Analisis Litbang ”Kompas”: Mengelola Defisit Anggaran di Bawah 3 Persen
Bayangan ketidakpastian dengan meningkatnya risiko ekonomi global menjadi tantangan mengelola defisit anggaran. APBN harus didesain fleksibel, tetapi harus diprioritaskan pada urusan yang mendesak untuk dikerjakan.
Oleh
Gianie
·4 menit baca
Pengelolaan keuangan negara di tahun 2023 di tengah kondisi ekonomi yang suram menghadapi tantangan yang tidak mudah. Undang-undang mensyaratkan defisit anggaran tahun ini harus kembali di bawah 3 persen dari produk domestik bruto. Namun, dengan stagflasi yang membayangi, keuangan negara tentu akan terdampak.

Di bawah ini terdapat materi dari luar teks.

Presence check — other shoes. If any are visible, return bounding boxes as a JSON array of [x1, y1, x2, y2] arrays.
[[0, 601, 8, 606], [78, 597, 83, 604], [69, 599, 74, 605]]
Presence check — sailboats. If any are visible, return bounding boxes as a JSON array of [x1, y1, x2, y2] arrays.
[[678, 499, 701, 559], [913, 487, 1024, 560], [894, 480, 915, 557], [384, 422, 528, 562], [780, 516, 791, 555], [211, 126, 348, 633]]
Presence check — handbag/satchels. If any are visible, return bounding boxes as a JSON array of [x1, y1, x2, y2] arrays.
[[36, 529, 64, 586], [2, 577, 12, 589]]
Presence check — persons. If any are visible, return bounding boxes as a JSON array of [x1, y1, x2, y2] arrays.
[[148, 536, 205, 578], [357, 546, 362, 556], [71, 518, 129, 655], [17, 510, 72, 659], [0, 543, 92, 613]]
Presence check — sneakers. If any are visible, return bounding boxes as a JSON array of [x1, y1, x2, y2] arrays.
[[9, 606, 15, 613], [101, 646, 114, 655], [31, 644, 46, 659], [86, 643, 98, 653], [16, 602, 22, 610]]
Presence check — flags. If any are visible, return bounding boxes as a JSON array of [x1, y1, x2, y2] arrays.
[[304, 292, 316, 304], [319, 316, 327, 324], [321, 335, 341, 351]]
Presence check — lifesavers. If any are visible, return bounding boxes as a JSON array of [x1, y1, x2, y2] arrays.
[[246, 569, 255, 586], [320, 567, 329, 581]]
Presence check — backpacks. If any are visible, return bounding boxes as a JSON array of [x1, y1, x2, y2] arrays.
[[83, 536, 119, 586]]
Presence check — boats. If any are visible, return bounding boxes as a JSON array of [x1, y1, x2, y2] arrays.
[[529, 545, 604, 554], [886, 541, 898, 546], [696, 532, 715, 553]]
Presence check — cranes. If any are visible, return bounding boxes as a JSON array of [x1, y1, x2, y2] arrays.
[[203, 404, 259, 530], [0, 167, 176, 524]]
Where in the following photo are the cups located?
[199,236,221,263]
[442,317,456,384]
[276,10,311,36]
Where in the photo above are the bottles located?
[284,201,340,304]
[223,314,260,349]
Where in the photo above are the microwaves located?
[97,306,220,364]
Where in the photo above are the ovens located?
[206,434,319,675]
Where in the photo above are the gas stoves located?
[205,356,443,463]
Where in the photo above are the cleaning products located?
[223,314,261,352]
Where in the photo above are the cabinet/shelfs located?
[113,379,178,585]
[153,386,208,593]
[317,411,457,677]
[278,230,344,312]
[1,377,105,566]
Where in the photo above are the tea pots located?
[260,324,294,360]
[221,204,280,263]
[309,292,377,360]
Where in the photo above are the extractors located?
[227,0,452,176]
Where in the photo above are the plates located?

Anggaran negara terbebani selama pandemi. Di tahun pertama pandemi Covid-19, pemerintah melakukan perubahan Anggaran Pendapatan dan Belanja Negara (APBN) 2020 untuk mengakomodasi situasi krisis. Penyesuaian harus dilakukan karena perekonomian melambat.
Dampaknya, penerimaan negara tersendat, sementara pemerintah memerlukan dana besar untuk penanganan Covid-19 dan pemulihan ekonomi nasional.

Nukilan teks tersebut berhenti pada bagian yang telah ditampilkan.